Copy each line below exactly.

### AVAILABLE RECORDS
+ + + + + + +

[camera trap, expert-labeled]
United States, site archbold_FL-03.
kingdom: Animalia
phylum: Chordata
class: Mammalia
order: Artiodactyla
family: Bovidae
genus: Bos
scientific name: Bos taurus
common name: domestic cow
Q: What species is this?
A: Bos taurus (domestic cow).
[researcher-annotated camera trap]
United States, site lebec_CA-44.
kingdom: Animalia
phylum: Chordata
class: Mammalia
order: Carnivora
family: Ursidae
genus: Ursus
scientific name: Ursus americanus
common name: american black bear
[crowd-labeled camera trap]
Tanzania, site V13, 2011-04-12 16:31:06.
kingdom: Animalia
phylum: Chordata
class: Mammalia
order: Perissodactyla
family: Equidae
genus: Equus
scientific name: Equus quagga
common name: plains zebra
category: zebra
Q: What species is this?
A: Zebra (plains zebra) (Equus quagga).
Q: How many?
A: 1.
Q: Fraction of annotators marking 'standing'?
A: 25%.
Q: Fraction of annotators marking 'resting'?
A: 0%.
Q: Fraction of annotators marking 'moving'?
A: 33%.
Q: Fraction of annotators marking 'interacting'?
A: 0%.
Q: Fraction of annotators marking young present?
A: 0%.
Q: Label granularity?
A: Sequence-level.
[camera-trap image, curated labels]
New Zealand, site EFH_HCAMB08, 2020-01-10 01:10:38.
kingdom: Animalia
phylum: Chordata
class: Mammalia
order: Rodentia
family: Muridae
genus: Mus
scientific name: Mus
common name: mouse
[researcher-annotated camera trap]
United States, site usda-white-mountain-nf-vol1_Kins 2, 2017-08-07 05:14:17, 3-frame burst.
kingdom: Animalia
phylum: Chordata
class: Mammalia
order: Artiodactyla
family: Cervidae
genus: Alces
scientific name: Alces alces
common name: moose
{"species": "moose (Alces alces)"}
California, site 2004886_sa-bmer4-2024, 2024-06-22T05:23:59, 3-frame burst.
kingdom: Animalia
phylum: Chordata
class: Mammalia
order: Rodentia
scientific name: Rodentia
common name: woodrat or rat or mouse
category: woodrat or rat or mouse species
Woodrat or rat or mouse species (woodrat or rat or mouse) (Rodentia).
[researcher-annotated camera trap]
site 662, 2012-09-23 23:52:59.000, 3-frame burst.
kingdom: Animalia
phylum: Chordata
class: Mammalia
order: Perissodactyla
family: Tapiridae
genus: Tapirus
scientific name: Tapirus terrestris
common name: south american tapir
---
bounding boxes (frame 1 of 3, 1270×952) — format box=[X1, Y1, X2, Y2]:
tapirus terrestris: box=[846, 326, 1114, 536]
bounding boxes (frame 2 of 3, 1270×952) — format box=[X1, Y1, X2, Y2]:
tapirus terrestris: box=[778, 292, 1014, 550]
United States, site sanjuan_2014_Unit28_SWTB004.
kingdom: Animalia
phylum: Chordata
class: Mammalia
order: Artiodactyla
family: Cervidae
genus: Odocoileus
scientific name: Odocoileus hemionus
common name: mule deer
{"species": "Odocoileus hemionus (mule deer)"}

+ + + + + + +

### WRITTEN SOLUTION
[camera trap, expert-labeled]
United States, site archbold_FL-03.
kingdom: Animalia
phylum: Chordata
class: Mammalia
order: Artiodactyla
family: Bovidae
genus: Bos
scientific name: Bos taurus
common name: domestic cow
Q: What species is this?
A: Bos taurus (domestic cow).
[researcher-annotated camera trap]
United States, site lebec_CA-44.
kingdom: Animalia
phylum: Chordata
class: Mammalia
order: Carnivora
family: Ursidae
genus: Ursus
scientific name: Ursus americanus
common name: american black bear
[crowd-labeled camera trap]
Tanzania, site V13, 2011-04-12 16:31:06.
kingdom: Animalia
phylum: Chordata
class: Mammalia
order: Perissodactyla
family: Equidae
genus: Equus
scientific name: Equus quagga
common name: plains zebra
category: zebra
Q: What species is this?
A: Zebra (plains zebra) (Equus quagga).
Q: How many?
A: 1.
Q: Fraction of annotators marking 'standing'?
A: 25%.
Q: Fraction of annotators marking 'resting'?
A: 0%.
Q: Fraction of annotators marking 'moving'?
A: 33%.
Q: Fraction of annotators marking 'interacting'?
A: 0%.
Q: Fraction of annotators marking young present?
A: 0%.
Q: Label granularity?
A: Sequence-level.
[camera-trap image, curated labels]
New Zealand, site EFH_HCAMB08, 2020-01-10 01:10:38.
kingdom: Animalia
phylum: Chordata
class: Mammalia
order: Rodentia
family: Muridae
genus: Mus
scientific name: Mus
common name: mouse
[researcher-annotated camera trap]
United States, site usda-white-mountain-nf-vol1_Kins 2, 2017-08-07 05:14:17, 3-frame burst.
kingdom: Animalia
phylum: Chordata
class: Mammalia
order: Artiodactyla
family: Cervidae
genus: Alces
scientific name: Alces alces
common name: moose
{"species": "moose (Alces alces)"}
California, site 2004886_sa-bmer4-2024, 2024-06-22T05:23:59, 3-frame burst.
kingdom: Animalia
phylum: Chordata
class: Mammalia
order: Rodentia
scientific name: Rodentia
common name: woodrat or rat or mouse
category: woodrat or rat or mouse species
Woodrat or rat or mouse species (woodrat or rat or mouse) (Rodentia).
[researcher-annotated camera trap]
site 662, 2012-09-23 23:52:59.000, 3-frame burst.
kingdom: Animalia
phylum: Chordata
class: Mammalia
order: Perissodactyla
family: Tapiridae
genus: Tapirus
scientific name: Tapirus terrestris
common name: south american tapir
---
bounding boxes (frame 1 of 3, 1270×952) — format box=[X1, Y1, X2, Y2]:
tapirus terrestris: box=[846, 326, 1114, 536]
bounding boxes (frame 2 of 3, 1270×952) — format box=[X1, Y1, X2, Y2]:
tapirus terrestris: box=[778, 292, 1014, 550]
United States, site sanjuan_2014_Unit28_SWTB004.
kingdom: Animalia
phylum: Chordata
class: Mammalia
order: Artiodactyla
family: Cervidae
genus: Odocoileus
scientific name: Odocoileus hemionus
common name: mule deer
{"species": "Odocoileus hemionus (mule deer)"}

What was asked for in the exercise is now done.